RESEARCH:
COMPUTATIONAL NEUROSCIENCE
A region in our brain known as the hippocampus is responsible for memory and learning. However, studying these things is difficult - how do you quantify a memory? One way is to look at an aspect of a memory that is measurable: space.
I collaborate with the Dombeck lab in Neurobiology at Northwestern to study spatial navigation. To study this, the lab observes the neurons of mice as they run through virtual mazes. As a mouse runs along a virtual track, the lab collects time series of what neurons are firing and when alongside the mouse's position at a given time. See the video below to see what this looks like.
The lab primarily studies place cells. These neurons fire when an animal is in a specific location, called its place field.

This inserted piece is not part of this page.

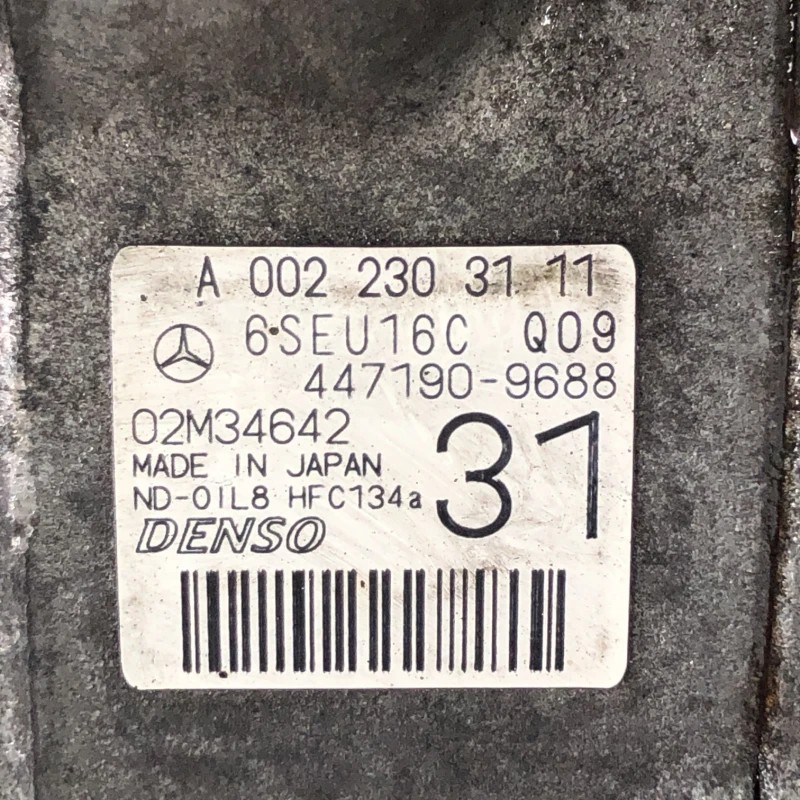 Compresor clima / Mercedes-Benz E Class W212 2010 / Climatizare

I have been working on a biophysical model of a single neuron that includes the calcium indicator they use, called GCaMP. The goal is to replicate the calcium signatures they observe in experiments to then be able to tell them what mechanisms (voltage, ion concentrations, etc.) underly what they observe, as well as investigate whether dendrites play an active role in synaptic integration.

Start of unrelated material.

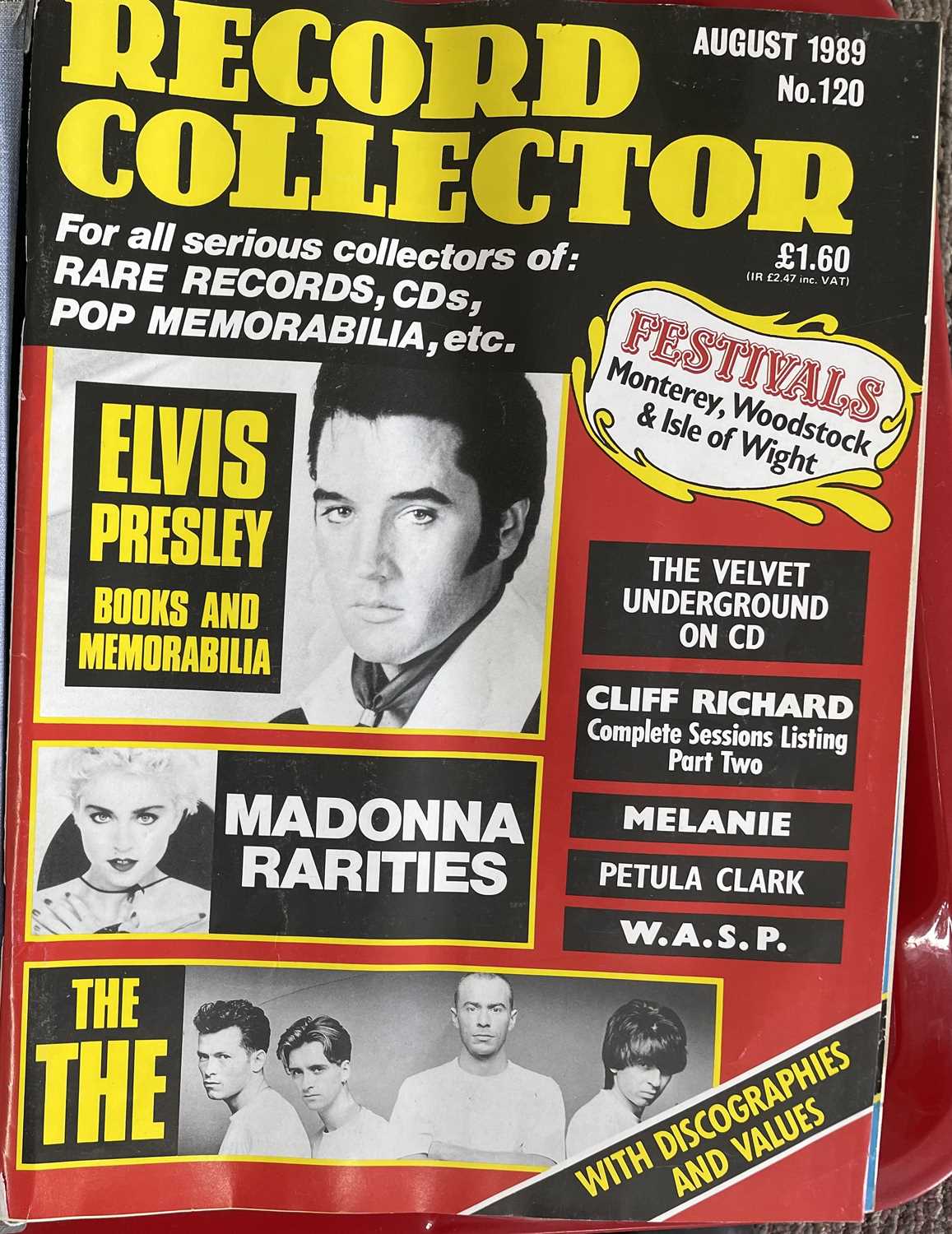 LARGE COLLECTION OF MUSIC MAGAZINES. - Image 2 of 13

In this video, you can see how the Dombeck lab conducts these experiments. On the left is the virtual reality the mouse sees, with patterns on the wall emulating familiar places and landmarks. On the right is a bird's eye view of the mouse's hippocampus as it traverses the virtual track in real time. As it runs, different neurons fire corresponding to their respective "place fields", the physical location at which a place cell fires.
MY LATEST WORK
To record neuronal activity from many locations in real time, one doesn't actually record voltage. Instead, neuroscientists have developed calcium imaging. One can measure changes in fluorescence instead, which indicates calcium activity in the system. Fluorescence occurs due to the calcium indicator GCaMP. This indicator fluoresces in the presence of calcium, which is useful because calcium activity accompanies neuronal activity. The drawback to this however is that GCaMP dynamics are slow, meaning that even though you might be able to some sort of neuronal activity has occurred, you often cannot distinguish what - a calcium spike? an NMDA spike? back-propagating action potential?
Enter: my GCaMP model. I have built the system from the ground up, including GCaMP amongst other calcium buffers, ion channels we've deemed most important, and it will be modeled in a real morphology. The goal is to reproduce what the lab observes, and then be able to tell them the voltage and calcium activity accompanying the observed fluorescence. Then once a reliable model is established, we can begin to test questions that cannot be tested with experiments.